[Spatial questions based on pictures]
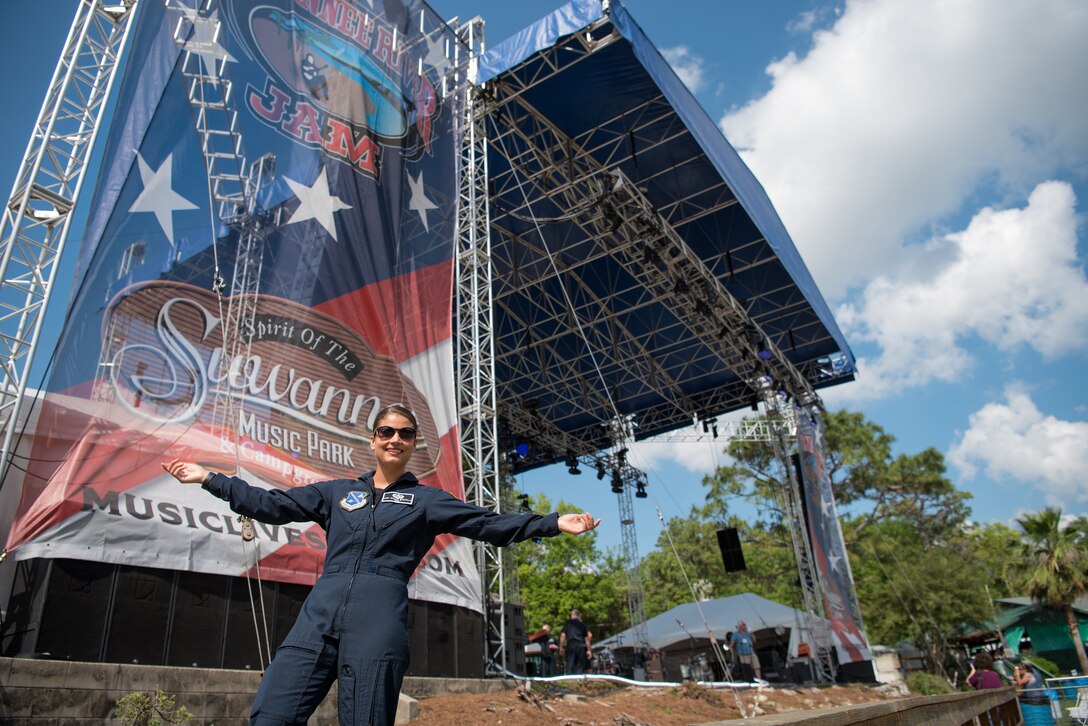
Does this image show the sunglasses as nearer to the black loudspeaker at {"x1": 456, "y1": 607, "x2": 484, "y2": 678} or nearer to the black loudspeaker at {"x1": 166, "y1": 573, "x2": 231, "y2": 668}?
the black loudspeaker at {"x1": 166, "y1": 573, "x2": 231, "y2": 668}

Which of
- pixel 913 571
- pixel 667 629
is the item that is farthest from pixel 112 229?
pixel 913 571

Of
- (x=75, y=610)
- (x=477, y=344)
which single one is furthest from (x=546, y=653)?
(x=75, y=610)

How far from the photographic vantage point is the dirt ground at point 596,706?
6.96 meters

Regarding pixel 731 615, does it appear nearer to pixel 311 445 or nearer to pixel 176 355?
pixel 311 445

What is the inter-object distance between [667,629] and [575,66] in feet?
47.0

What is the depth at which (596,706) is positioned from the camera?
815 cm

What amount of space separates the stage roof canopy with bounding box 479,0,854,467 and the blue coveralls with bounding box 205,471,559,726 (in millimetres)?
10465

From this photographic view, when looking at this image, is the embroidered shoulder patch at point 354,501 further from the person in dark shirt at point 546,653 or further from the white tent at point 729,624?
the white tent at point 729,624

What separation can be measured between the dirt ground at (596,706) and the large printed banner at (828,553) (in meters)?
4.93

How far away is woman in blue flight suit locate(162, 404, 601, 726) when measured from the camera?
1.69m

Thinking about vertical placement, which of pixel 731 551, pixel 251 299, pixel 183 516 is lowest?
pixel 183 516

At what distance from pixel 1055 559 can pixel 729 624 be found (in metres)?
9.38

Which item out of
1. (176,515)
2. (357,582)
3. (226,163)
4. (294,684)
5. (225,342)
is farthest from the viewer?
(226,163)

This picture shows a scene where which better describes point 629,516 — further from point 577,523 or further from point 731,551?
point 577,523
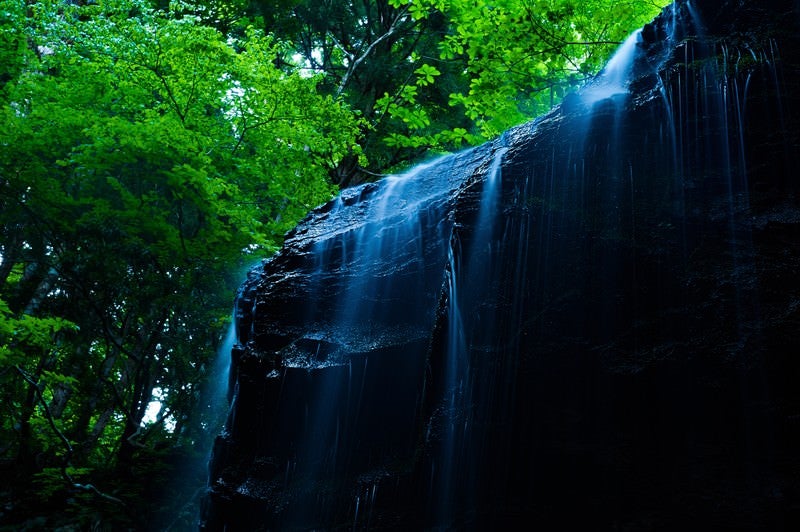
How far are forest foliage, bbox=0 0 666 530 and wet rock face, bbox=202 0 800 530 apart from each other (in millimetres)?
3078

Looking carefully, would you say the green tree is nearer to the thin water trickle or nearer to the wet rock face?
the wet rock face

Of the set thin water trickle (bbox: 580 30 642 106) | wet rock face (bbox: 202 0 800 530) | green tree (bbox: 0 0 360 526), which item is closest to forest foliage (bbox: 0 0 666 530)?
green tree (bbox: 0 0 360 526)

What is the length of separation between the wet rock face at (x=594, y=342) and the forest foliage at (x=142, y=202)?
3.08 metres

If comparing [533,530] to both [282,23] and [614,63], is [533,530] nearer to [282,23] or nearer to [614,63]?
[614,63]

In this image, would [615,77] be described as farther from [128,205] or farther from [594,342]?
[128,205]

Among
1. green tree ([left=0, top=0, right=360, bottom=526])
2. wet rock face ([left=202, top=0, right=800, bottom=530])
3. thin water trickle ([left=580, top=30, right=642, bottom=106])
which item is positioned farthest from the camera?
green tree ([left=0, top=0, right=360, bottom=526])

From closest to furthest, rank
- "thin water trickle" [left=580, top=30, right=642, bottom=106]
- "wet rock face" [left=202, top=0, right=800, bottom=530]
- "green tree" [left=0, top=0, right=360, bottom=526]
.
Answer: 1. "wet rock face" [left=202, top=0, right=800, bottom=530]
2. "thin water trickle" [left=580, top=30, right=642, bottom=106]
3. "green tree" [left=0, top=0, right=360, bottom=526]

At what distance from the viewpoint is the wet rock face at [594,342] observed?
13.9 feet

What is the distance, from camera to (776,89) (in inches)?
184

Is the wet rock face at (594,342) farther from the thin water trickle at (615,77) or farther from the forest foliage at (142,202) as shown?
the forest foliage at (142,202)

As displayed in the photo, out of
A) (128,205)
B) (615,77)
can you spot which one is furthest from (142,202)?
(615,77)

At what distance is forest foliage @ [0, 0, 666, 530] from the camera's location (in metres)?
8.07

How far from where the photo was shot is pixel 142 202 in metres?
8.34

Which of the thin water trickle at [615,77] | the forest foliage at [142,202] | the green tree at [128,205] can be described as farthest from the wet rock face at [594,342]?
the green tree at [128,205]
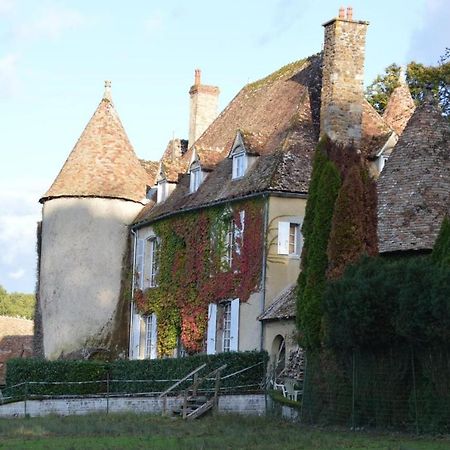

Aim of the task - Count how many lines of the listing above contain the string "item", matching case exactly, and reply with only that number.

Response to the task - 4